When is a Chinese not Chinese?
Under the country’s black empowerment codes, South Africa is trying to even up the distribution of wealth by giving black people who suffered under apartheid privileged status. The 10,000 Chinese in South Africa claim they should also enjoy the fruits of freedom in post-apartheid society.
Today, the courts agree they suffered under apartheid, while many black South Africans do not.
However, Lerato Ratsoma, Executive Director of Empowerdex, insists that the laws are necessary:
“The classification is very important because we're trying to right the imbalances of the past, by putting people on the same field so they can compete like everybody else. If you're unable to give them the jumpstart, they'll always be lagging behind the other races.” Ratsoma said.

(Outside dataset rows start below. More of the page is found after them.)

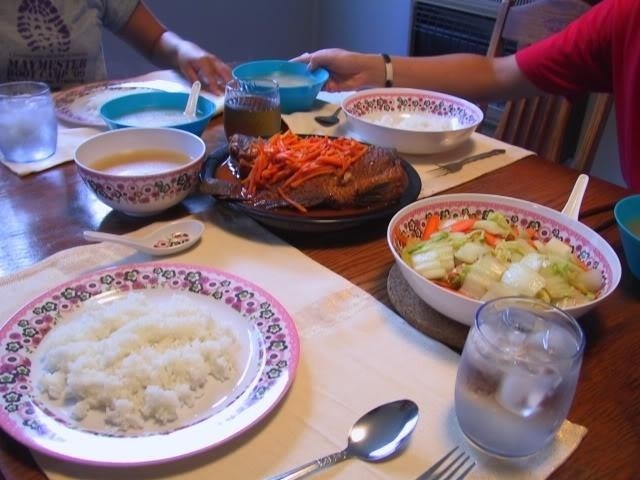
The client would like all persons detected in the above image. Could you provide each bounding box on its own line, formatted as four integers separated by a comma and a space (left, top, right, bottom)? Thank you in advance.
1, 0, 235, 97
286, 1, 640, 192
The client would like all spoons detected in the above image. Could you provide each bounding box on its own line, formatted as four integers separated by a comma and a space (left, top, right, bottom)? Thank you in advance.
315, 106, 342, 127
260, 399, 422, 478
559, 172, 589, 222
427, 149, 506, 176
84, 219, 205, 256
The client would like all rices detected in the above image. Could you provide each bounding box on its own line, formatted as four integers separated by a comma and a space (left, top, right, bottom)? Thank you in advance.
36, 291, 235, 429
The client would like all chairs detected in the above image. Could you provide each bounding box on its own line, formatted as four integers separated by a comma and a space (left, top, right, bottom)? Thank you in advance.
474, 0, 616, 173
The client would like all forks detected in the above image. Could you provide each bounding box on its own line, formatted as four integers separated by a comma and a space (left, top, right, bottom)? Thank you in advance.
416, 448, 476, 478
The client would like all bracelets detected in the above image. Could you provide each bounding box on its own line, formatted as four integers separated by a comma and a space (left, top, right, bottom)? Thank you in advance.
384, 51, 394, 90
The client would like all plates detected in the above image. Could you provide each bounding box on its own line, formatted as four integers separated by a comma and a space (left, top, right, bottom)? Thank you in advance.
55, 80, 185, 127
0, 262, 302, 469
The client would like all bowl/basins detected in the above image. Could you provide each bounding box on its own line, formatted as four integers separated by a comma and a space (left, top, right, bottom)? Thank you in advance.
100, 89, 214, 139
199, 133, 425, 235
231, 59, 330, 114
612, 194, 639, 277
391, 191, 620, 331
72, 127, 208, 214
341, 88, 483, 156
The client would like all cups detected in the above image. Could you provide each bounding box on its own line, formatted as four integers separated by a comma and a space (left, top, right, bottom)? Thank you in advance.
0, 81, 60, 164
225, 78, 284, 137
458, 294, 583, 459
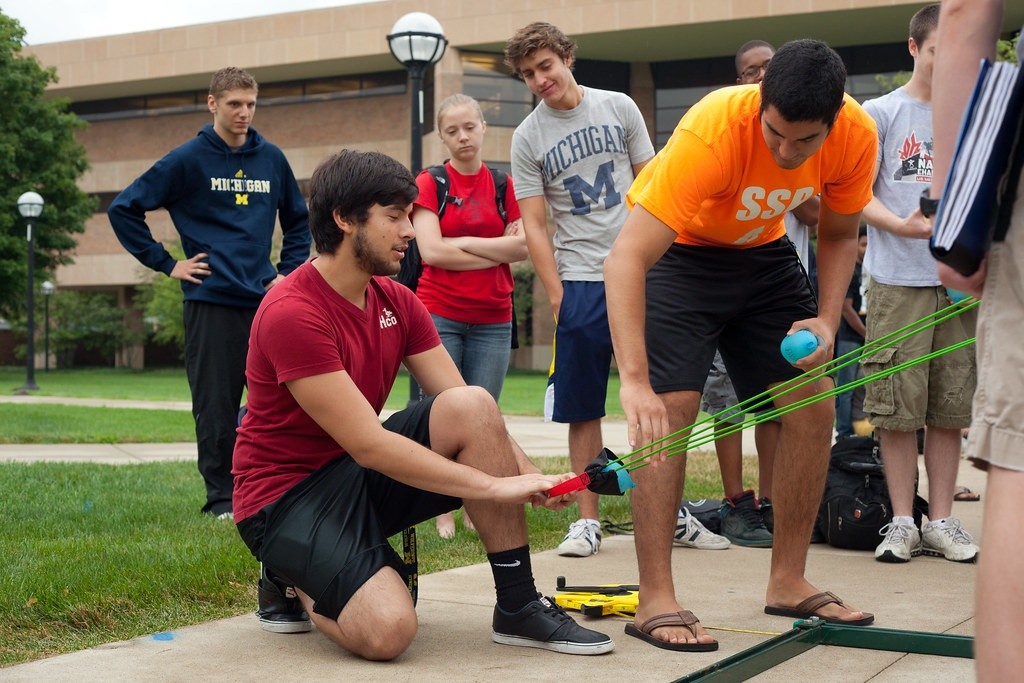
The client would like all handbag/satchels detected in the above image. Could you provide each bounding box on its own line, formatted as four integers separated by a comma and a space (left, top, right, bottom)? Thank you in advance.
680, 499, 723, 535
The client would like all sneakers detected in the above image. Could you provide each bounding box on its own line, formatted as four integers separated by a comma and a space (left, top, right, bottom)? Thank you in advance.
720, 490, 773, 547
760, 497, 817, 542
875, 519, 922, 564
924, 517, 979, 562
557, 519, 602, 557
490, 592, 615, 654
258, 561, 312, 633
672, 507, 731, 550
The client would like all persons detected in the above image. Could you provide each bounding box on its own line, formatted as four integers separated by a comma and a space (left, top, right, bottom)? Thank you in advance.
235, 147, 616, 660
604, 39, 882, 651
109, 0, 1024, 683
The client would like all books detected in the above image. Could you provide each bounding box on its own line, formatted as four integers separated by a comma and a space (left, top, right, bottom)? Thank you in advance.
928, 56, 1023, 279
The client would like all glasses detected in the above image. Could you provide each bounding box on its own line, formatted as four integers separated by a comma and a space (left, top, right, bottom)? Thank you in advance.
740, 63, 770, 79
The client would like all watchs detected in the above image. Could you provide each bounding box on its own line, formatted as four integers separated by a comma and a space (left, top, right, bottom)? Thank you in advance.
920, 187, 944, 221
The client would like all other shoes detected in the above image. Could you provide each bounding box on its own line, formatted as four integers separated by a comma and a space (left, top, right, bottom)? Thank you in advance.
211, 504, 234, 522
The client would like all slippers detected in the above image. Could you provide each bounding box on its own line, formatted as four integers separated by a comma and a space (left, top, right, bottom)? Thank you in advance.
953, 486, 980, 501
764, 592, 874, 625
625, 610, 718, 651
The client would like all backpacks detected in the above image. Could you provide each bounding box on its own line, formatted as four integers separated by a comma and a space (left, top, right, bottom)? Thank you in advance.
398, 158, 508, 294
817, 438, 929, 551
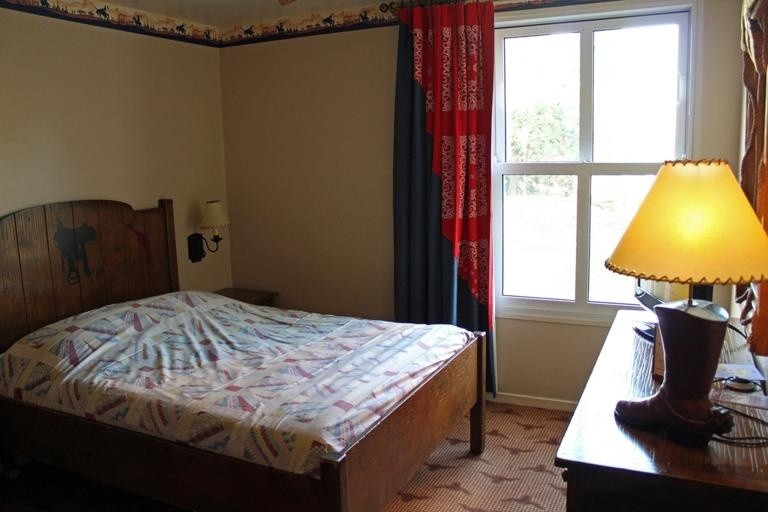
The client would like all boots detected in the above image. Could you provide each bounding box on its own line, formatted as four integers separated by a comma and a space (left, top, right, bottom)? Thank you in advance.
613, 297, 730, 452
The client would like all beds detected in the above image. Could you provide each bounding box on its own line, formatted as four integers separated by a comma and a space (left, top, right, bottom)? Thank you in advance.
0, 196, 488, 512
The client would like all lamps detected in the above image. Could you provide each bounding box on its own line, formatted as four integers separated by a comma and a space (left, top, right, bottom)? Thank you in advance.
604, 156, 768, 451
188, 199, 230, 268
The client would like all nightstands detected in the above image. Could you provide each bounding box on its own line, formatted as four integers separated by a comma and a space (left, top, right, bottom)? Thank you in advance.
204, 288, 279, 308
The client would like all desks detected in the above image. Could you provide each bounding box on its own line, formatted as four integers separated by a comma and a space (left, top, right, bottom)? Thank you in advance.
552, 307, 768, 512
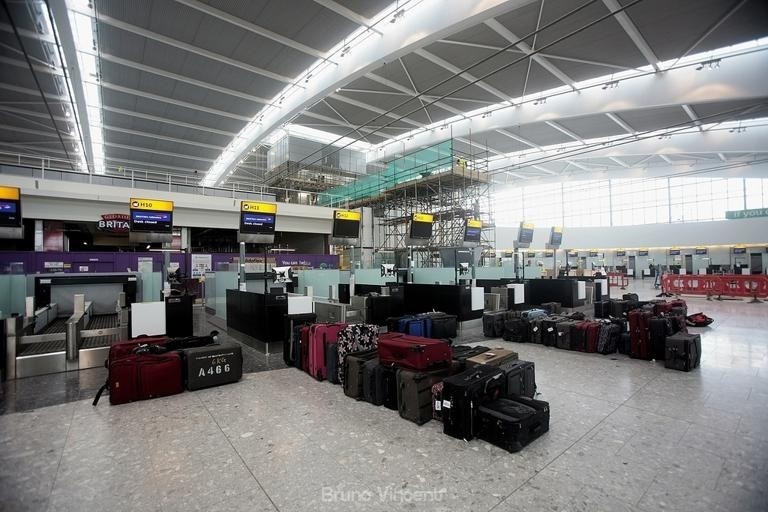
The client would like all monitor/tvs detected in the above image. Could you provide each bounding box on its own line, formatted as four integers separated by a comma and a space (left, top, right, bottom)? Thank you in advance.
464, 219, 482, 242
381, 264, 396, 278
333, 210, 360, 238
410, 213, 434, 239
519, 222, 535, 243
130, 198, 173, 234
0, 186, 21, 228
459, 262, 470, 276
272, 266, 293, 284
551, 226, 562, 245
240, 201, 277, 235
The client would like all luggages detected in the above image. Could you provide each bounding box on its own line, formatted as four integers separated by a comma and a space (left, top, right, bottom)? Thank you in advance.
283, 312, 550, 454
483, 292, 714, 372
106, 330, 243, 404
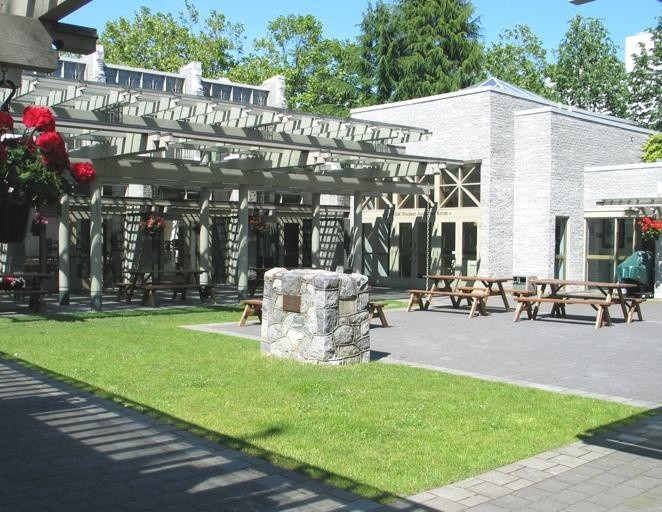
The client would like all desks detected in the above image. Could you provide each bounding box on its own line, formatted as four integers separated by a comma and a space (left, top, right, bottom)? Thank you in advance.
423, 274, 515, 317
128, 269, 205, 305
0, 272, 52, 313
247, 267, 321, 297
529, 279, 636, 327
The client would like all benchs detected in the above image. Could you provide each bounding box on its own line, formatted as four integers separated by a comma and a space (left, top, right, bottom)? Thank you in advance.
239, 299, 262, 326
112, 282, 214, 305
0, 289, 56, 313
367, 301, 388, 327
406, 287, 646, 329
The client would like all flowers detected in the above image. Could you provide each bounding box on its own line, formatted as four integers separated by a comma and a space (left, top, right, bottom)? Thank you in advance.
638, 215, 662, 240
29, 213, 48, 225
0, 105, 96, 211
139, 215, 165, 235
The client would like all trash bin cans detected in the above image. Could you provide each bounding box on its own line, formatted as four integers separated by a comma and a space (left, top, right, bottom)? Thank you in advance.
513, 275, 537, 296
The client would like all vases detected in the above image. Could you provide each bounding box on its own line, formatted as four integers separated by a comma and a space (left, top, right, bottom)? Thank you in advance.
1, 207, 30, 243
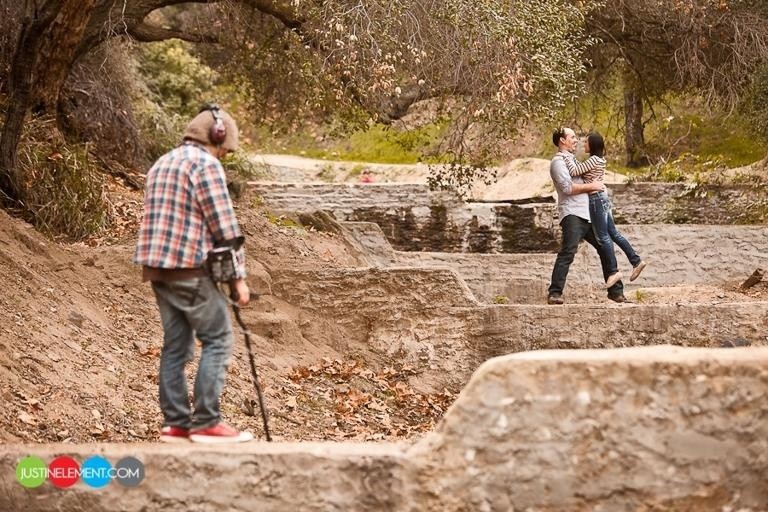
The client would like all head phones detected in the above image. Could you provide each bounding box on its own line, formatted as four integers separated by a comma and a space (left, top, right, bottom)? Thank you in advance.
199, 103, 227, 146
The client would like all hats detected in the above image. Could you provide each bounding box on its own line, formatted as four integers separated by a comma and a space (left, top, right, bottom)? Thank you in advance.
183, 108, 239, 152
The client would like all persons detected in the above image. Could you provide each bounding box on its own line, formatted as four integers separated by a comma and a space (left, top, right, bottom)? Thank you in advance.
560, 130, 647, 292
135, 107, 260, 444
545, 125, 633, 306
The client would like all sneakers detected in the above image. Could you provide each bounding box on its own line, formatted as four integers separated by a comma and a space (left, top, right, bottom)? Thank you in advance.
547, 292, 563, 305
607, 293, 634, 303
601, 270, 623, 289
160, 420, 253, 443
630, 261, 646, 282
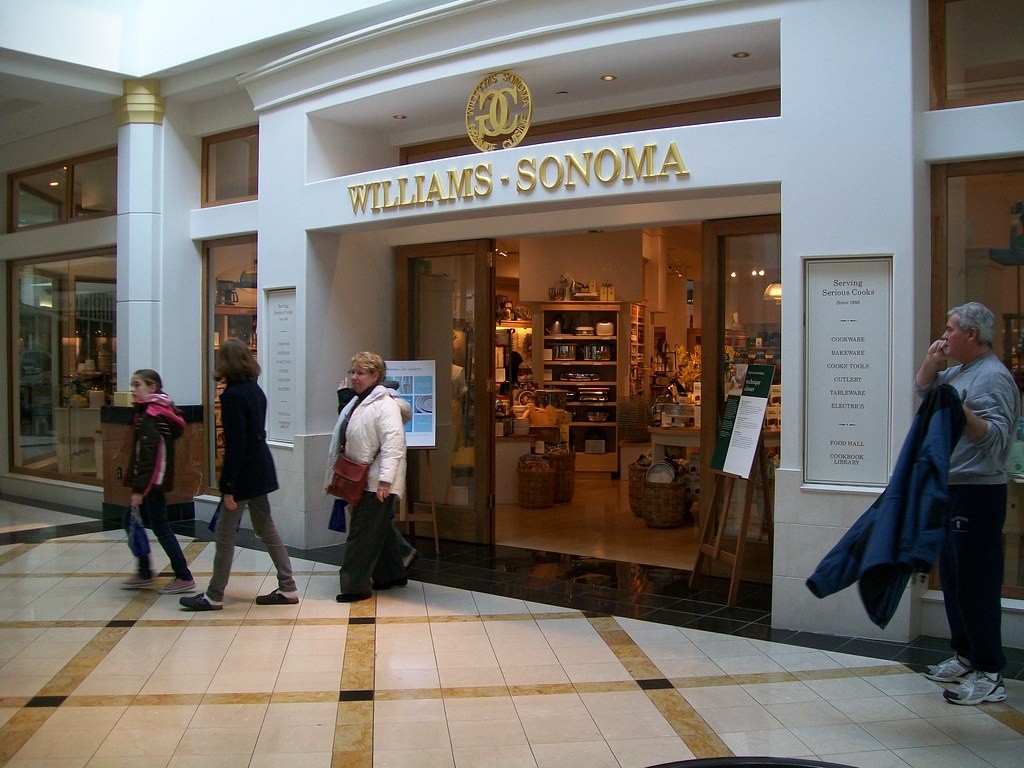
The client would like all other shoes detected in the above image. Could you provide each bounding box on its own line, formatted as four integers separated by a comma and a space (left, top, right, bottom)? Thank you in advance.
403, 548, 416, 567
372, 578, 408, 589
336, 591, 372, 602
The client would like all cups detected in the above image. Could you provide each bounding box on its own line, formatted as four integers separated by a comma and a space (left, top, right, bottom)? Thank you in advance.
85, 360, 95, 374
77, 363, 85, 373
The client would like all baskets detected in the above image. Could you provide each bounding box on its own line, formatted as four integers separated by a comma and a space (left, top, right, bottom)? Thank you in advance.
628, 462, 686, 529
518, 445, 575, 509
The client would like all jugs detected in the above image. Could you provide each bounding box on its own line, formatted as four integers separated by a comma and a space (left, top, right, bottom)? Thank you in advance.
545, 319, 561, 334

Leon Lang, a shop owner in Johannesburg, was born Chinese, and now he's considered black in terms of his rights according to a South African court ruling. For twenty years Leon has lived in South Africa.
“I know who I am. I'm Chinese. I never want to be a black or a white or another race. I'm a Chinese,” Leon said.
However, being classified as black will change little for Leon. He imports beads from China and has two shops in Johannesburg where he sells them. If he wants to talk about his new found status, he need look no further than the two stores he owns.
The Chinese in South Africa are renowned for their business acumen – and being able to stand on their own two feet. The living proof of this is in the bustling Chinatown area of Johannesburg.
The idea behind this law is that the Chinese community will become part of greater South Africa, and in a few years from now places like Chinatown will no longer exist. But with big business in the Chinese community, who knows, very soon it may be better for black people to be classified as Chinese.